Dear all,
I have RNASEQ sequencing data (tumour) in which each sample has approximately 20 million reads. My target is to identify SNPs and predict the isoform expression variability using RNAseq data. Before doing all analysis , I wanted to check coverage of sequence data. Just to check coverage , I used formaula N*L/G where N no of reads per sample, L read length (150 as paired end data 75+75), and human genome size. For sample, with 26130832 reads count, I got coverage 1.3. Does this 1.3 indicates sequence coverage is 1X ? Am I right ? My target is to identity SNPs. Can I proceed with this much amount of data per sample?
Thank you in advance
Dear Titus,
Yes. You are right. G=EXOM part will represent the actual targeted genome size . Thanks :)
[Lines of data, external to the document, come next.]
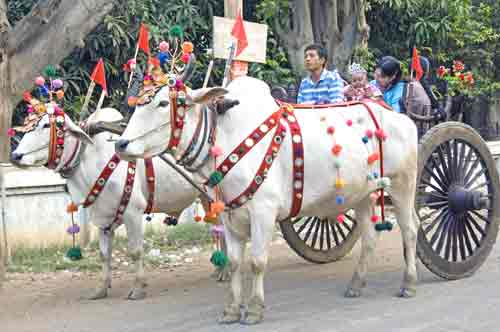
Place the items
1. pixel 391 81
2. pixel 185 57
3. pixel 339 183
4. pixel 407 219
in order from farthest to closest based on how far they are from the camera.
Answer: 1. pixel 391 81
2. pixel 407 219
3. pixel 339 183
4. pixel 185 57

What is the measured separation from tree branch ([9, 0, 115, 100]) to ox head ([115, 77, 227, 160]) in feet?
7.02

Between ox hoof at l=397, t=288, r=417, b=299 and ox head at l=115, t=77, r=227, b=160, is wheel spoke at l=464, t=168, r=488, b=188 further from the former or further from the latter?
ox head at l=115, t=77, r=227, b=160

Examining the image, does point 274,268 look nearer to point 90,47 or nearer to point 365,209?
point 365,209

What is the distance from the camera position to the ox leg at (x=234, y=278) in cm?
588

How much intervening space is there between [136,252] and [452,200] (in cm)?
308

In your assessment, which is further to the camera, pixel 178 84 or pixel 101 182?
pixel 101 182

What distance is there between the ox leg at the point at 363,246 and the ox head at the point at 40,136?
8.68 ft

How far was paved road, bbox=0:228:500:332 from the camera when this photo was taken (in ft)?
19.1

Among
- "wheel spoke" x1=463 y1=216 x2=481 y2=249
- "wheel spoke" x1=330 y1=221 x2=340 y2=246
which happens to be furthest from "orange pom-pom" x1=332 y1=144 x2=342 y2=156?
"wheel spoke" x1=330 y1=221 x2=340 y2=246

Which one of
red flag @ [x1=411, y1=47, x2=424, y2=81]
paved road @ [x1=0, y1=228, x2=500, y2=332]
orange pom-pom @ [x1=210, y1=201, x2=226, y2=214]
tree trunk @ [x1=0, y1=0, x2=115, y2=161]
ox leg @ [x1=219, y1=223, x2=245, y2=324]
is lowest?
paved road @ [x1=0, y1=228, x2=500, y2=332]

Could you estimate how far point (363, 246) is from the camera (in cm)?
679

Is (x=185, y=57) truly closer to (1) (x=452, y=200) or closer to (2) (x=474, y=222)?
(1) (x=452, y=200)

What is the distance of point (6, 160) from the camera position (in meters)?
7.81

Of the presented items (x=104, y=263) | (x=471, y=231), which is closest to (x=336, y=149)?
(x=471, y=231)
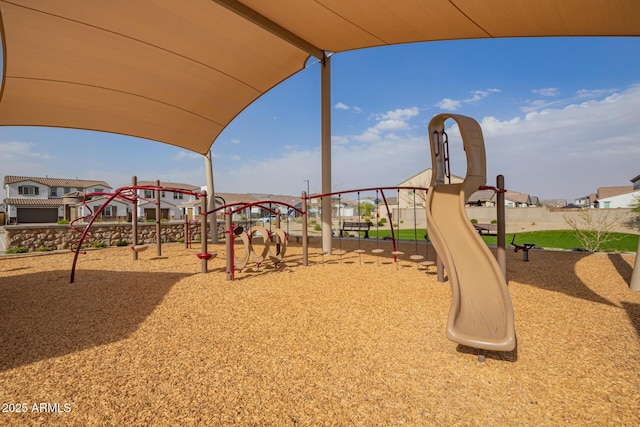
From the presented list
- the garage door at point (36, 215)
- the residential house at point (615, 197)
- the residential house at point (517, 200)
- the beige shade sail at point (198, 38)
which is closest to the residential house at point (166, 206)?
the garage door at point (36, 215)

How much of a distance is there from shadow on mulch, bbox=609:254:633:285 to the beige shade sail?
487 centimetres

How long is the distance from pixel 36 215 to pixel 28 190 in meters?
5.21

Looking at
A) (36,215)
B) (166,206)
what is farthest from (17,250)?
(166,206)

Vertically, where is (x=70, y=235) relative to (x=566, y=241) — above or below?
above

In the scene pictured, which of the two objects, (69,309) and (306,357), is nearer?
(306,357)

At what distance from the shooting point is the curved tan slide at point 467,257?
3.16 meters

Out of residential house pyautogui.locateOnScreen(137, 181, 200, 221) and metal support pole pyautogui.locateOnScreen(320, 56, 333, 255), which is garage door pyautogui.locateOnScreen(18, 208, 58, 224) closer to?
residential house pyautogui.locateOnScreen(137, 181, 200, 221)

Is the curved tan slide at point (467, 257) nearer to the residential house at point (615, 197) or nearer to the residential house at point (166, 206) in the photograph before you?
the residential house at point (166, 206)

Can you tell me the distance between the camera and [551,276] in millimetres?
6664

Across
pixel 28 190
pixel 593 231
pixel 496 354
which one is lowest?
A: pixel 496 354

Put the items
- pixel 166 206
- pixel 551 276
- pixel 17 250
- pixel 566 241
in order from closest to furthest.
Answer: pixel 551 276
pixel 17 250
pixel 566 241
pixel 166 206

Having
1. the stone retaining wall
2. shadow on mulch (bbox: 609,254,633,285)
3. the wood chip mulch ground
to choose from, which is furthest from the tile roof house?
the stone retaining wall

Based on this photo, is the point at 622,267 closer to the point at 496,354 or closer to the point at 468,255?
the point at 468,255

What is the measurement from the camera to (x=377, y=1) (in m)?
5.58
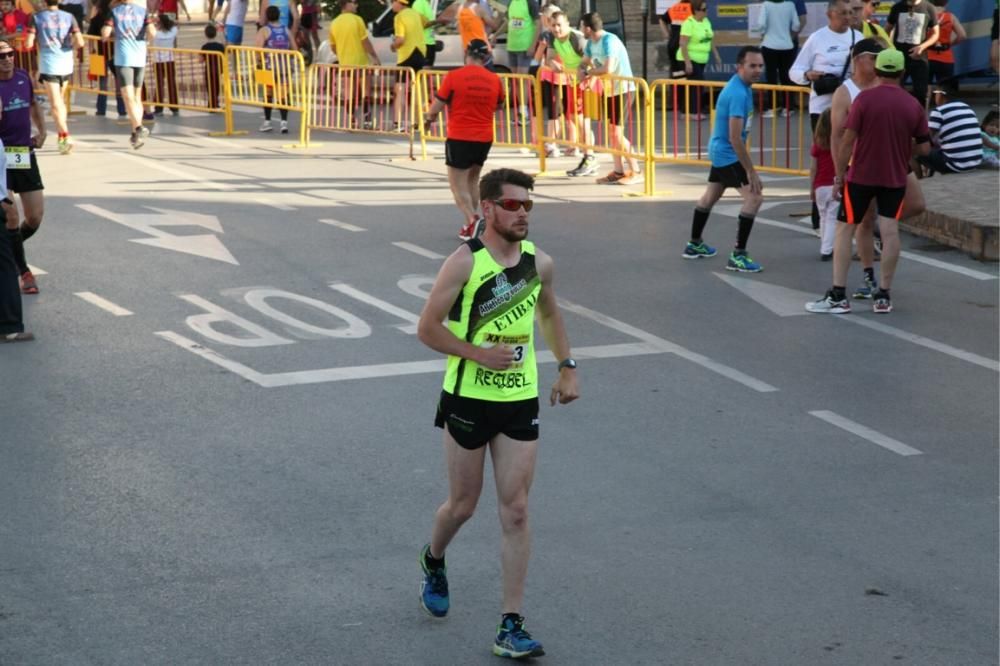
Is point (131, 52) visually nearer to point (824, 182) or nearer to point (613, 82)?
point (613, 82)

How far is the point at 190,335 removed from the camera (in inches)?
414

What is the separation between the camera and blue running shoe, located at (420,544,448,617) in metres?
5.85

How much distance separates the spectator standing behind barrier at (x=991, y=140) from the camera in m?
17.1

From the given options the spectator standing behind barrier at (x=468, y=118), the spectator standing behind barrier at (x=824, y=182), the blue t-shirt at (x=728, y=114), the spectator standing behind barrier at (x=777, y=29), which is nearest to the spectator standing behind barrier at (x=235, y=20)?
the spectator standing behind barrier at (x=777, y=29)

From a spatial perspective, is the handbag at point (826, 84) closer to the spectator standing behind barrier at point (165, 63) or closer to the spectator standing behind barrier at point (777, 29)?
the spectator standing behind barrier at point (777, 29)

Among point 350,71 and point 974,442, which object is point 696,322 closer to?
point 974,442

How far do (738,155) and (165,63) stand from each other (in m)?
13.4

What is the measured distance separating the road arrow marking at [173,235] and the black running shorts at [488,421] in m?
7.53

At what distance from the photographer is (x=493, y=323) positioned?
5672 mm

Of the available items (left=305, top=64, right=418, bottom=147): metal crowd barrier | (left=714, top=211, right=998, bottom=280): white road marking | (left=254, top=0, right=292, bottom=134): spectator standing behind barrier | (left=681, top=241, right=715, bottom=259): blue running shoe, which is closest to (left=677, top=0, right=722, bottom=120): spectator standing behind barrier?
(left=305, top=64, right=418, bottom=147): metal crowd barrier

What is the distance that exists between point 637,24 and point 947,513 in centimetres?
2971

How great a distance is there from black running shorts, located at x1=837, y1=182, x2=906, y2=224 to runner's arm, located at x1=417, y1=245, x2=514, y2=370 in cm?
622

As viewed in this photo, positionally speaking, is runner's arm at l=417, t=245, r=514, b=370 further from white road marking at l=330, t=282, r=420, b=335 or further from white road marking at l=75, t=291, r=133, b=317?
white road marking at l=75, t=291, r=133, b=317

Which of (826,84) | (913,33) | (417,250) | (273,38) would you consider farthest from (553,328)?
(273,38)
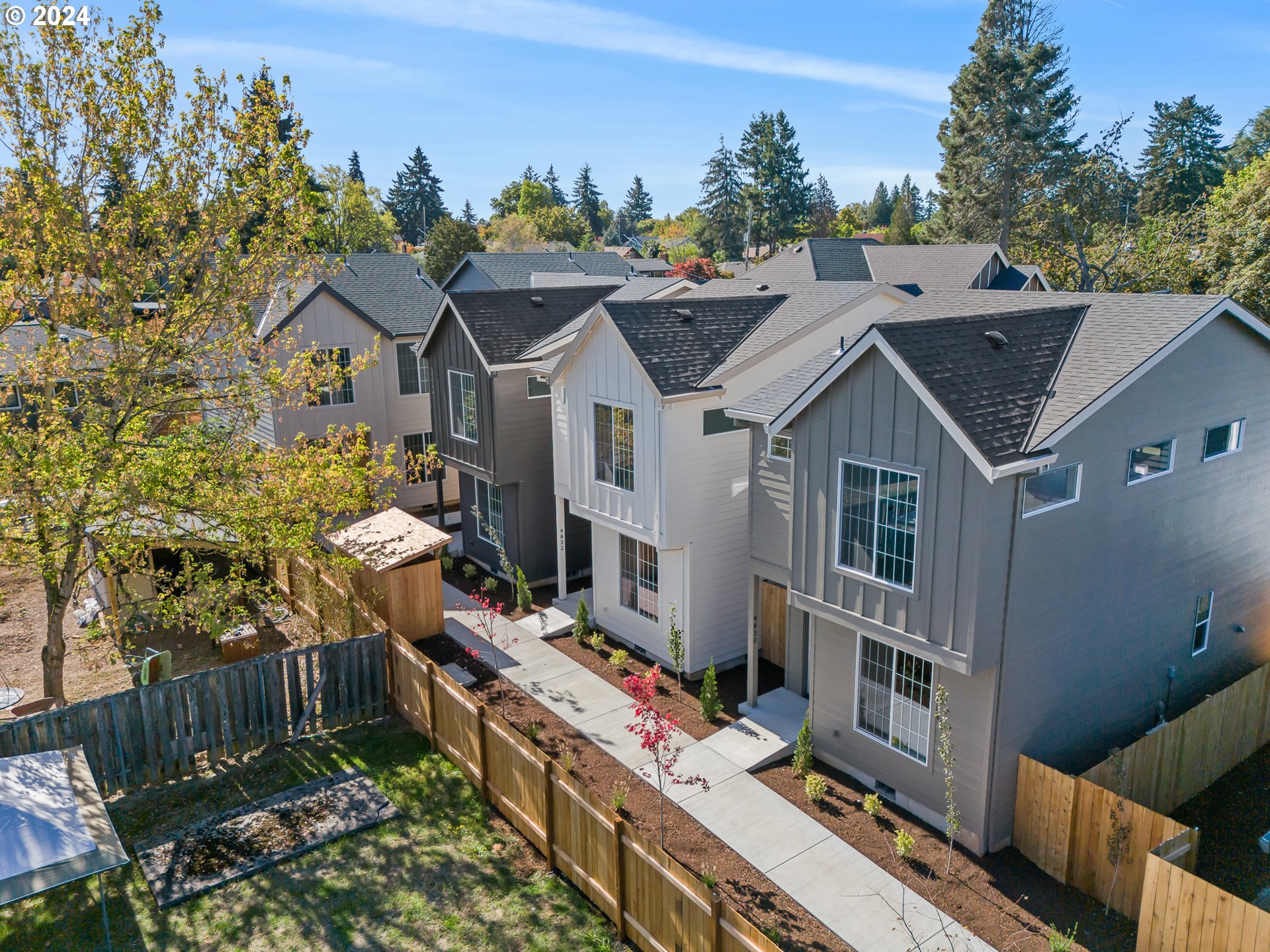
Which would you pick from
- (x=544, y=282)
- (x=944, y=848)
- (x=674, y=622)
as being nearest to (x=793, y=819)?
(x=944, y=848)

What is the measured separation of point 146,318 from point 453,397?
960cm

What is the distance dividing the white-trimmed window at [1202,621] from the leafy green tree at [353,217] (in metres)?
74.7

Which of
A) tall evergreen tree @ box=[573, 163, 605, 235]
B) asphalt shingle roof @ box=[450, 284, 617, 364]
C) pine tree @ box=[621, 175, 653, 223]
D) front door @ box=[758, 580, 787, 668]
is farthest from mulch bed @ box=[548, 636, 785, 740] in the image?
pine tree @ box=[621, 175, 653, 223]

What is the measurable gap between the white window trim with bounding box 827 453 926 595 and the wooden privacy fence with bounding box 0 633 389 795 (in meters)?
8.14

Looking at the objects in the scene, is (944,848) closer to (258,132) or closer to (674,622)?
(674,622)

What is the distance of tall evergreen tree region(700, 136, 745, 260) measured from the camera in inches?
3885

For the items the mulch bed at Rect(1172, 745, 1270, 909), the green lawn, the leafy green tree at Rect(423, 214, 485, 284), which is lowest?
the mulch bed at Rect(1172, 745, 1270, 909)

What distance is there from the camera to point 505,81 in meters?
19.3

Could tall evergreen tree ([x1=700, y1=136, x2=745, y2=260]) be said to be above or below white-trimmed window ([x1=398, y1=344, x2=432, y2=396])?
above

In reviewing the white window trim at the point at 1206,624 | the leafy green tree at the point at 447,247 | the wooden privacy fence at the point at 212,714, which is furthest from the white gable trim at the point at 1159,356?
the leafy green tree at the point at 447,247

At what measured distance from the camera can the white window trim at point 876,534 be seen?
35.4 feet

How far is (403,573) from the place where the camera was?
17.9 m

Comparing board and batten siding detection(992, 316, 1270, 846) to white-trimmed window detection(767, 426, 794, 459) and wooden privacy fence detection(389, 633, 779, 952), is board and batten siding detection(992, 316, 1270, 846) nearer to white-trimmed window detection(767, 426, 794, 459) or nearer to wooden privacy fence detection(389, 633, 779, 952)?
white-trimmed window detection(767, 426, 794, 459)

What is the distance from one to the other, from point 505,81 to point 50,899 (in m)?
17.7
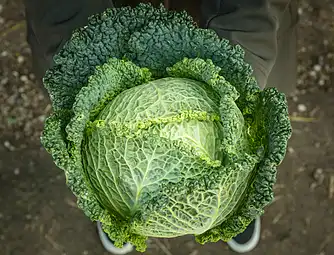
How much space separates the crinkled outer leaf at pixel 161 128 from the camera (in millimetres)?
1059

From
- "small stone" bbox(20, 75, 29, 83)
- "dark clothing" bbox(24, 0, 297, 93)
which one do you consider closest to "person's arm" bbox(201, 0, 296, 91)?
"dark clothing" bbox(24, 0, 297, 93)

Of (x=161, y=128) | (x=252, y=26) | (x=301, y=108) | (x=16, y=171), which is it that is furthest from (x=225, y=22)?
(x=16, y=171)

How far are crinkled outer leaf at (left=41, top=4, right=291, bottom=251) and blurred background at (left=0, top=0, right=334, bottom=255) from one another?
2.73 feet

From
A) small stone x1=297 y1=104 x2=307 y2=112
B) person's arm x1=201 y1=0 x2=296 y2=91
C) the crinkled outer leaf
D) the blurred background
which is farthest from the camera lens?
small stone x1=297 y1=104 x2=307 y2=112

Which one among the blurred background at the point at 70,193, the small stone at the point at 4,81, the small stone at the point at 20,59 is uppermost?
the small stone at the point at 20,59

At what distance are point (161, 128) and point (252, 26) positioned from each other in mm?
424

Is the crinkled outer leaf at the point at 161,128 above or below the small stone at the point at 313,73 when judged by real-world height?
above

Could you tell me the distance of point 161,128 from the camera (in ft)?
3.56

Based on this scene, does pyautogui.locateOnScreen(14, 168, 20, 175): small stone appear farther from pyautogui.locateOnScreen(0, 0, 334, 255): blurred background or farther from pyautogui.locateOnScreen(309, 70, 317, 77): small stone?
pyautogui.locateOnScreen(309, 70, 317, 77): small stone

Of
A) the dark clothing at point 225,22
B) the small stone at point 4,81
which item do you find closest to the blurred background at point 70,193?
the small stone at point 4,81

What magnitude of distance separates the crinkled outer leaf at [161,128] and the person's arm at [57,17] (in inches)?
7.6

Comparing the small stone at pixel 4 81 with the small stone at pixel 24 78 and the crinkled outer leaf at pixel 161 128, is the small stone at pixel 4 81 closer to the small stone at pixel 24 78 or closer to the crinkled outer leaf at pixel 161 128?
the small stone at pixel 24 78

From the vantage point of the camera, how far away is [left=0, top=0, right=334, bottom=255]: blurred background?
198 centimetres

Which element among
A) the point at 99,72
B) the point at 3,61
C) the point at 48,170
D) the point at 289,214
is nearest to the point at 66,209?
the point at 48,170
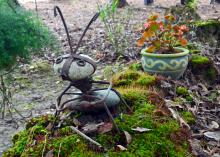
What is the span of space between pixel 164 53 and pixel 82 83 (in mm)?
1678

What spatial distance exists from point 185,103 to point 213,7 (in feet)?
26.6

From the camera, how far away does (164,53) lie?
3.43 m

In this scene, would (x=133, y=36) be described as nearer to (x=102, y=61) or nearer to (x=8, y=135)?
(x=102, y=61)

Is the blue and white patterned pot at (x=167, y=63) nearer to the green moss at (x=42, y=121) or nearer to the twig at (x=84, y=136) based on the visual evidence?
the green moss at (x=42, y=121)

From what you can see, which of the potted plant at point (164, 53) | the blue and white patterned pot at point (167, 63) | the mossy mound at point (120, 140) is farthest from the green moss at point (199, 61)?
the mossy mound at point (120, 140)

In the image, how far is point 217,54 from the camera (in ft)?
15.0

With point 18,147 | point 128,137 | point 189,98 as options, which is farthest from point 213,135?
point 18,147

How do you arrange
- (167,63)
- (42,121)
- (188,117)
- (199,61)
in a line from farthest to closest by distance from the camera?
(199,61) < (167,63) < (188,117) < (42,121)

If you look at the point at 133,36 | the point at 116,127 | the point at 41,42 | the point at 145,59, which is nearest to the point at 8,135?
the point at 41,42

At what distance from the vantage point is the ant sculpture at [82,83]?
5.82 feet

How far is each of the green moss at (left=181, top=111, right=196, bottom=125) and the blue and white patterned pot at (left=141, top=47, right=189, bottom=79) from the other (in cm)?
74

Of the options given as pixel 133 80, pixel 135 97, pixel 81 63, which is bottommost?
pixel 133 80

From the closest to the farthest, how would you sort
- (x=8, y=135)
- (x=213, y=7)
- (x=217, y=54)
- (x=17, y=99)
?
(x=8, y=135), (x=17, y=99), (x=217, y=54), (x=213, y=7)

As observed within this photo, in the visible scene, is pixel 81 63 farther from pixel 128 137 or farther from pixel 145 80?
pixel 145 80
Based on this, I think my data is good enough to proceed for analysis.
RNA-seq has a very uneven coverage pattern. Some highly abundant genes will have high coverage (>1000 reads) while you'll also have genes with some expression (~40-80 reads), low abundant genes with just a few reads (<5) and many genes without expression in your tissue of interest (0 reads). As such, simply taking an average of the read count is pointless and meaningless.
I'm not saying that you can't, but RNA-seq is far from optimal for variant calling.